## REQUEST
Render the listing as a Markdown table with the columns "Row" and "Line," beginning at the line that contains "What is the distance that car" and continuing through the end of the listing. Skip blank lines and leave out the pictures.

═════ LISTED RECORDS ═════

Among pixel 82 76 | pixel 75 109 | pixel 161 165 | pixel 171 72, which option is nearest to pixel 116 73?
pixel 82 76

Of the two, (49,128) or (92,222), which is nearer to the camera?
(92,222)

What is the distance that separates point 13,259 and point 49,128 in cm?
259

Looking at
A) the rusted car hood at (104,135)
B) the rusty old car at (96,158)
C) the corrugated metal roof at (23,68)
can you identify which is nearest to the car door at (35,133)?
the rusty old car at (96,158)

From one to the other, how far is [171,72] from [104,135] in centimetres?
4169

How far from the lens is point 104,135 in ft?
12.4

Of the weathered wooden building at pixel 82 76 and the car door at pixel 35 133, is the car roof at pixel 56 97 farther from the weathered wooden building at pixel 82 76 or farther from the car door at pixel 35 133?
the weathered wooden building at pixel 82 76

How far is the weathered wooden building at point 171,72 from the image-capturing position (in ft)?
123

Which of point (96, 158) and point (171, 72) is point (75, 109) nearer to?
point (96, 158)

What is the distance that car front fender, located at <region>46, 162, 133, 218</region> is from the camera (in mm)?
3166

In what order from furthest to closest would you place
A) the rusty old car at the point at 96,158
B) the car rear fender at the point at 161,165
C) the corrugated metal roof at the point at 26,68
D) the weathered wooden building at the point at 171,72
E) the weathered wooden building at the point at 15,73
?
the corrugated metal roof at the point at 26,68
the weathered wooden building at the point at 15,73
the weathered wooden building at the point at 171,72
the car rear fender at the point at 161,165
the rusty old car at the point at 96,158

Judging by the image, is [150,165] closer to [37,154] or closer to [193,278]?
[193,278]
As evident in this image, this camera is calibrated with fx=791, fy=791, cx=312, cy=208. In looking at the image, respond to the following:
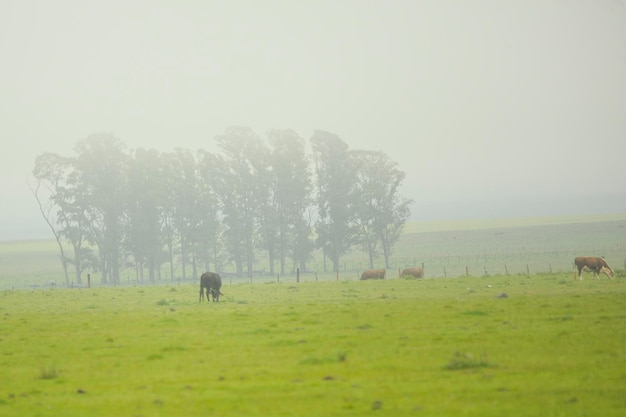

═════

## CORRECT RESPONSE
| Row | Line |
|---|---|
| 1 | What is the distance that car front fender, located at <region>46, 162, 133, 218</region> is from the camera (in mm)? |
| 2 | 3166 |
| 3 | In what order from furthest to closest would you place |
| 4 | A) the rusty old car at the point at 96,158 |
| 5 | B) the car rear fender at the point at 161,165 |
| 6 | C) the corrugated metal roof at the point at 26,68 |
| 7 | D) the weathered wooden building at the point at 171,72 |
| 8 | E) the weathered wooden building at the point at 15,73 |
| 9 | ? |
| 10 | the corrugated metal roof at the point at 26,68 |
| 11 | the weathered wooden building at the point at 15,73 |
| 12 | the weathered wooden building at the point at 171,72 |
| 13 | the car rear fender at the point at 161,165 |
| 14 | the rusty old car at the point at 96,158 |
| 15 | Judging by the image, is [150,165] closer to [37,154] or closer to [193,278]? |
| 16 | [193,278] |
| 17 | As evident in this image, this camera is calibrated with fx=791, fy=791, cx=312, cy=208. In looking at the image, respond to the following: |